*** Opening DATA FOR THIS EXERCISE ***
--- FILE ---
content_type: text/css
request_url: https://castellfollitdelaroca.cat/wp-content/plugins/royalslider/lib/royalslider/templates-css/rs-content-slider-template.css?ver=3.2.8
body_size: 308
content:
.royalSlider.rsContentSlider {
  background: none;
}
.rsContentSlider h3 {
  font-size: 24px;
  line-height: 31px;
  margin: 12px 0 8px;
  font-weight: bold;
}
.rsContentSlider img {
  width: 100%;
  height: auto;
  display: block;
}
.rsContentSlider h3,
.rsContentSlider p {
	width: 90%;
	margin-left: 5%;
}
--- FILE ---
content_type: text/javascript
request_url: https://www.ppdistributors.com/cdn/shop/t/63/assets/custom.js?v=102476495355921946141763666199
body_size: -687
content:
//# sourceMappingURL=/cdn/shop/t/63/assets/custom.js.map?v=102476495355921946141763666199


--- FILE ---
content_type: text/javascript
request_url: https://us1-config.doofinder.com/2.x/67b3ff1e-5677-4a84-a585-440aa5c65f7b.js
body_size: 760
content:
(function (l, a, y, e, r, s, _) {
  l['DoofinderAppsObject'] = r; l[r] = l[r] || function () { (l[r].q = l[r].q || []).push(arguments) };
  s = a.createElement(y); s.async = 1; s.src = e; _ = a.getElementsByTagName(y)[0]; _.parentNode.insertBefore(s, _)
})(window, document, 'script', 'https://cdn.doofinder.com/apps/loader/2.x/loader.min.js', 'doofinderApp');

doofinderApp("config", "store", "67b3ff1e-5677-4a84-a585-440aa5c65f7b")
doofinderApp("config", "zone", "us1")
*** Closing DATA FOR THIS EXERCISE ***
* ASSIGNMENT *
Set down all of the entries again, keeping every line exactly as it is.

* WRITTEN ANSWER *
--- FILE ---
content_type: text/css
request_url: https://castellfollitdelaroca.cat/wp-content/plugins/royalslider/lib/royalslider/templates-css/rs-content-slider-template.css?ver=3.2.8
body_size: 308
content:
.royalSlider.rsContentSlider {
  background: none;
}
.rsContentSlider h3 {
  font-size: 24px;
  line-height: 31px;
  margin: 12px 0 8px;
  font-weight: bold;
}
.rsContentSlider img {
  width: 100%;
  height: auto;
  display: block;
}
.rsContentSlider h3,
.rsContentSlider p {
	width: 90%;
	margin-left: 5%;
}
--- FILE ---
content_type: text/javascript
request_url: https://www.ppdistributors.com/cdn/shop/t/63/assets/custom.js?v=102476495355921946141763666199
body_size: -687
content:
//# sourceMappingURL=/cdn/shop/t/63/assets/custom.js.map?v=102476495355921946141763666199


--- FILE ---
content_type: text/javascript
request_url: https://us1-config.doofinder.com/2.x/67b3ff1e-5677-4a84-a585-440aa5c65f7b.js
body_size: 760
content:
(function (l, a, y, e, r, s, _) {
  l['DoofinderAppsObject'] = r; l[r] = l[r] || function () { (l[r].q = l[r].q || []).push(arguments) };
  s = a.createElement(y); s.async = 1; s.src = e; _ = a.getElementsByTagName(y)[0]; _.parentNode.insertBefore(s, _)
})(window, document, 'script', 'https://cdn.doofinder.com/apps/loader/2.x/loader.min.js', 'doofinderApp');

doofinderApp("config", "store", "67b3ff1e-5677-4a84-a585-440aa5c65f7b")
doofinderApp("config", "zone", "us1")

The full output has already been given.